Here some various GARCH models :
The QGARCH process introduced by Engle and Ng (1993) and Sentana (1995) allows to take into account the asymmetries in the response of the conditional volatility innovations. Sentana (1995) showed that the properties of the GARCH (1,1) and QGARCH (1.1) are very similar: the stationarity conditions are identical to those derived in the case of GARCH and as the residue is a process centered, the expression of his unconditional expectation is also identical to that obtained with a GARCH. However, the kurtosis in QGARCH models is always greater than in the corresponding symmetric GARCH models, which explains the empirically QGARCH often dominates the GARCH.
The GARCH-M model (General Autoregrssive Conditional heteroskedasticity in Mean) was introduced by Engle, Lilien-Robbins (1987). This is an ARCH model to measure the influence of the performance of securities conditional volatility. Such as ARCH linear models, GARCH-M model is based on a quadratic specification of the conditional variance of the disturbance.

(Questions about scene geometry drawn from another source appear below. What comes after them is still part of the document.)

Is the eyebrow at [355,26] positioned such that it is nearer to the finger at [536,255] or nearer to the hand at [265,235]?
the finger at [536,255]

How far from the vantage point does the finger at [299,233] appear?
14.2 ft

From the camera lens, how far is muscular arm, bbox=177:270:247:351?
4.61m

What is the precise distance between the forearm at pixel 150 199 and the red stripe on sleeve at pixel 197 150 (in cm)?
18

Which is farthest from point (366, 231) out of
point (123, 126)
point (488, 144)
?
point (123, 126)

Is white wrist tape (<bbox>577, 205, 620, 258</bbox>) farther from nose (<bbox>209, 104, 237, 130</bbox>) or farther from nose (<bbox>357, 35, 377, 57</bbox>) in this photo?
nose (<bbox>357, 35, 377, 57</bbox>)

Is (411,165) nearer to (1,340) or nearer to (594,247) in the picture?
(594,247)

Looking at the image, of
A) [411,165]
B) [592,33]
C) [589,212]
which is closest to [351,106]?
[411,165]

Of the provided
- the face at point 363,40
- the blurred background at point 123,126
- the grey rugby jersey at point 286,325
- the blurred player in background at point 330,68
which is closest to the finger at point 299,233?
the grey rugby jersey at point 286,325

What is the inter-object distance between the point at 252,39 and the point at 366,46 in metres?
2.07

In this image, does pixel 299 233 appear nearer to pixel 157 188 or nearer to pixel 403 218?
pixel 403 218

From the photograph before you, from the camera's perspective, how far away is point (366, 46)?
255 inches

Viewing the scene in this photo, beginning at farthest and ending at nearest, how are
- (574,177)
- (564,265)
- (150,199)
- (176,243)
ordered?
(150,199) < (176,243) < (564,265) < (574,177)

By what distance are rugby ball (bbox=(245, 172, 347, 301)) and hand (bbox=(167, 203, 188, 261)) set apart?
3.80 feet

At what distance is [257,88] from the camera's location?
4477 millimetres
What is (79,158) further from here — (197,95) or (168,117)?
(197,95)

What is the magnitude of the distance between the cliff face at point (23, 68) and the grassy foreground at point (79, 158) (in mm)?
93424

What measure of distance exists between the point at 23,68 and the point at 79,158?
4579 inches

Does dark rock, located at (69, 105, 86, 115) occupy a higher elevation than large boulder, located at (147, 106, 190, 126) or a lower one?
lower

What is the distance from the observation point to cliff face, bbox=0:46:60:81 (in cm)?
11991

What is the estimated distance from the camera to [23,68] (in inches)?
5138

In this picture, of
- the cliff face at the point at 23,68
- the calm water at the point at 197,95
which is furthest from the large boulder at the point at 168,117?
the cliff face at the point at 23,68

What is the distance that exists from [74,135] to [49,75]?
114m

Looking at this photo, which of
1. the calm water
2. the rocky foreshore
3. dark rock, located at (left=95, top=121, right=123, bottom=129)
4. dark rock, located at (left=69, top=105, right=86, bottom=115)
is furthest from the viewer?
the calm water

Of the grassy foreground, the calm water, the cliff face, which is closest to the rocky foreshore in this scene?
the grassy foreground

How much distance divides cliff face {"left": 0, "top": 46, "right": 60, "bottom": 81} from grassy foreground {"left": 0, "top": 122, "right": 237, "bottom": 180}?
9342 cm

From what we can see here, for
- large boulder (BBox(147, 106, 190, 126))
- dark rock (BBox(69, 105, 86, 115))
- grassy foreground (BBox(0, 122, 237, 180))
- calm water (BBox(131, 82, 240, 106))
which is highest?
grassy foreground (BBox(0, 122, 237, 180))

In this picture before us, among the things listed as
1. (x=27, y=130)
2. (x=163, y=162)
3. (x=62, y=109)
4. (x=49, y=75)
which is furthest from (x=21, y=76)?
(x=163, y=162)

The GJR-GARCH model was introduced by Glosten, Jagannathan and Runkle (1993). This is a non-linear GARCH model to account for the asymmetry in the response of the conditional variance to innovation. The logic of this model is similar to models of regime change and more specifically threshold models (Tong, 1990). The principle of the GJR-GARCH model is that the dynamics of the conditional variance admits a regime change which depends on the sign of past innovation.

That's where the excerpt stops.